-- DATASET --
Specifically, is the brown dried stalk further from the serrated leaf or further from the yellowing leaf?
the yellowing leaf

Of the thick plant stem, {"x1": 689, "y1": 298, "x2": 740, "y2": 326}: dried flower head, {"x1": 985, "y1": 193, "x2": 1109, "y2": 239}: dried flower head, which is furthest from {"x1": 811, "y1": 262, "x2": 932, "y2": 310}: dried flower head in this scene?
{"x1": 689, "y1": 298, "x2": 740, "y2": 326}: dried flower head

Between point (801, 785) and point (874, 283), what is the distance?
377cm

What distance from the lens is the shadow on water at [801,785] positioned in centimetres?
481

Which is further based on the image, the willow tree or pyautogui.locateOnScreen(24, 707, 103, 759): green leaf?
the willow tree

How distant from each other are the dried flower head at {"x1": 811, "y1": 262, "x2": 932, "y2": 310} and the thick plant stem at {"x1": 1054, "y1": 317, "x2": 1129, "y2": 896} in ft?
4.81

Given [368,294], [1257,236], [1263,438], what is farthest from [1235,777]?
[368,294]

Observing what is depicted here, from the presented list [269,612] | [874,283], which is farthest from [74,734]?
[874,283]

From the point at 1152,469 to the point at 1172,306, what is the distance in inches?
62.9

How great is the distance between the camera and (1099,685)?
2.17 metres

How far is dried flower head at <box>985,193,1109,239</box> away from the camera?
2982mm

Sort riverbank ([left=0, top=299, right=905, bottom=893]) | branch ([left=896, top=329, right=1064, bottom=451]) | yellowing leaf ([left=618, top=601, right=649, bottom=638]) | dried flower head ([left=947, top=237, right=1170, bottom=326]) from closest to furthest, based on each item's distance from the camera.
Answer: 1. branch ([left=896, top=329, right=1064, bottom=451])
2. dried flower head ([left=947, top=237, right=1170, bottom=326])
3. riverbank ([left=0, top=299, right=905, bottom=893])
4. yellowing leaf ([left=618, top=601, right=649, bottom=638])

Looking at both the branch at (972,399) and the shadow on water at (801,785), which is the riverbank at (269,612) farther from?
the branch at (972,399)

-- EXERCISE DESCRIPTION --
Copy all of the rows above word for word, keeping every number and bracket intact.

-- RESPONSE --
Specifically, is the brown dried stalk further from the serrated leaf or further from the yellowing leaf?
the yellowing leaf

Of the thick plant stem, {"x1": 689, "y1": 298, "x2": 740, "y2": 326}: dried flower head, {"x1": 985, "y1": 193, "x2": 1109, "y2": 239}: dried flower head, which is furthest from {"x1": 811, "y1": 262, "x2": 932, "y2": 310}: dried flower head in this scene?
{"x1": 689, "y1": 298, "x2": 740, "y2": 326}: dried flower head

Between point (801, 785) and point (874, 283), what is the distance?
377cm

What distance from the lens is the shadow on water at [801,785] positioned in centimetres?
481

Which is further based on the image, the willow tree or pyautogui.locateOnScreen(24, 707, 103, 759): green leaf?
the willow tree

How distant from each other are the dried flower head at {"x1": 811, "y1": 262, "x2": 932, "y2": 310} and the thick plant stem at {"x1": 1054, "y1": 317, "x2": 1129, "y2": 896} in ft?
4.81

Given [368,294], [1257,236], [1263,438], what is farthest from [1235,777]?
[368,294]

Observing what is depicted here, from the presented list [269,612] | [874,283], which is farthest from [74,734]?
[874,283]

From the point at 1152,469 to the point at 1172,306, what is the distance in inches?
62.9

How great is the distance between the camera and (1099,685)?
2.17 metres

How far is dried flower head at <box>985,193,1109,239</box> away from the camera?
2982mm

Sort riverbank ([left=0, top=299, right=905, bottom=893]) | branch ([left=896, top=329, right=1064, bottom=451]) | yellowing leaf ([left=618, top=601, right=649, bottom=638]) | dried flower head ([left=947, top=237, right=1170, bottom=326]) from closest to furthest, based on each item's distance from the camera.
Answer: 1. branch ([left=896, top=329, right=1064, bottom=451])
2. dried flower head ([left=947, top=237, right=1170, bottom=326])
3. riverbank ([left=0, top=299, right=905, bottom=893])
4. yellowing leaf ([left=618, top=601, right=649, bottom=638])

Looking at both the branch at (972,399) and the shadow on water at (801,785), which is the riverbank at (269,612) farther from?
the branch at (972,399)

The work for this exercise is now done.